### RAW DATA
☆ ☆ ☆ ☆ ☆
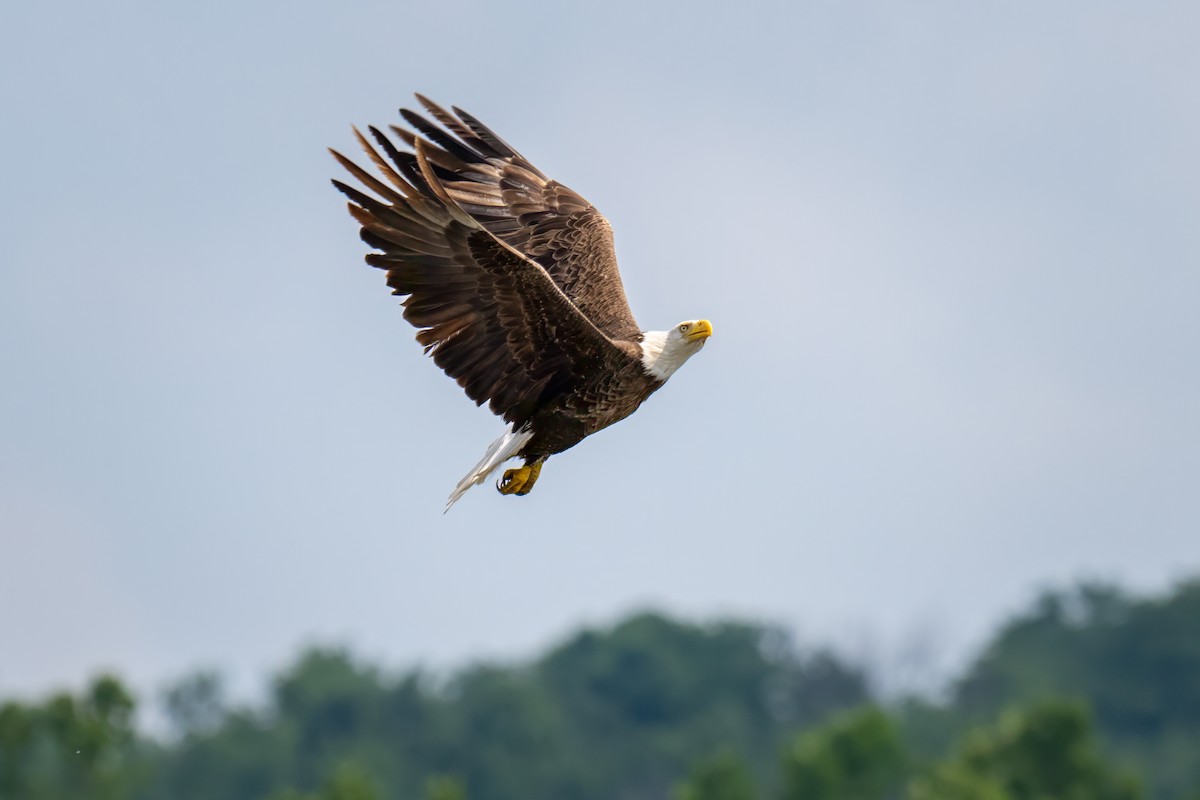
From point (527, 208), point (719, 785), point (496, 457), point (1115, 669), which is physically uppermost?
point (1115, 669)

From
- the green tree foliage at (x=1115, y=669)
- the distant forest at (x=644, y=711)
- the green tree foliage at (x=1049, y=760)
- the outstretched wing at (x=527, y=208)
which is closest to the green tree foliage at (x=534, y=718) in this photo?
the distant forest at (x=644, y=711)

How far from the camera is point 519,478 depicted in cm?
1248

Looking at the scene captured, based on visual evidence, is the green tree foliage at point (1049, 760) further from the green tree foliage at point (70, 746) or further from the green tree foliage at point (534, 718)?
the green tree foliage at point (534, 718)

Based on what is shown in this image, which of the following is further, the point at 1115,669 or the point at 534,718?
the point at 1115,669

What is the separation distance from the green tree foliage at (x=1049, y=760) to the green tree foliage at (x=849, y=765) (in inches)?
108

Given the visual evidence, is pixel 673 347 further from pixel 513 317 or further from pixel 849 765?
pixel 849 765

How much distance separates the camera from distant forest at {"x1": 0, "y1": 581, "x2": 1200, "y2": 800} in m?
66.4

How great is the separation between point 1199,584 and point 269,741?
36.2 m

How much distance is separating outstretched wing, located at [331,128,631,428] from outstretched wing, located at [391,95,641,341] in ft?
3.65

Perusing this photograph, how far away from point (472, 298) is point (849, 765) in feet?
☆ ☆ ☆ ☆ ☆
### PROBLEM TO SOLVE
Copy out all of the records above word for word, leaving out the pictures.

### RESPONSE TO THE EXERCISE
From point (527, 208), point (719, 785), point (496, 457), point (1115, 669), which is physically uppermost?
point (1115, 669)

From
- the green tree foliage at (x=1115, y=669)
- the distant forest at (x=644, y=711)
- the green tree foliage at (x=1049, y=760)
- the outstretched wing at (x=527, y=208)
which is closest to the green tree foliage at (x=534, y=718) in this photo?
the distant forest at (x=644, y=711)

How far from the camera is point 519,478 depicted in cm?
1248

Looking at the scene captured, based on visual evidence, is the green tree foliage at point (1049, 760) further from the green tree foliage at point (70, 746) or further from the green tree foliage at point (534, 718)?
the green tree foliage at point (534, 718)

Based on what is shown in this image, which of the following is further, the point at 1115,669 or the point at 534,718?
the point at 1115,669

What is the separation distance from the green tree foliage at (x=1049, y=760) to the green tree foliage at (x=849, y=765) (in inches)?
108

Given the visual evidence, is pixel 673 347 further from pixel 513 317 or further from pixel 849 765?
pixel 849 765

How much distance separates the camera from distant forest at {"x1": 0, "y1": 581, "x2": 1200, "y2": 800} in m?
66.4

How great is the separation between point 1199,584 and point 269,741?
36.2 m

How much distance is separating outstretched wing, located at [331,128,631,428] from outstretched wing, located at [391,95,641,341] in ft?
3.65

Perusing this photograph, how far away from point (472, 298) is point (849, 765) in feet?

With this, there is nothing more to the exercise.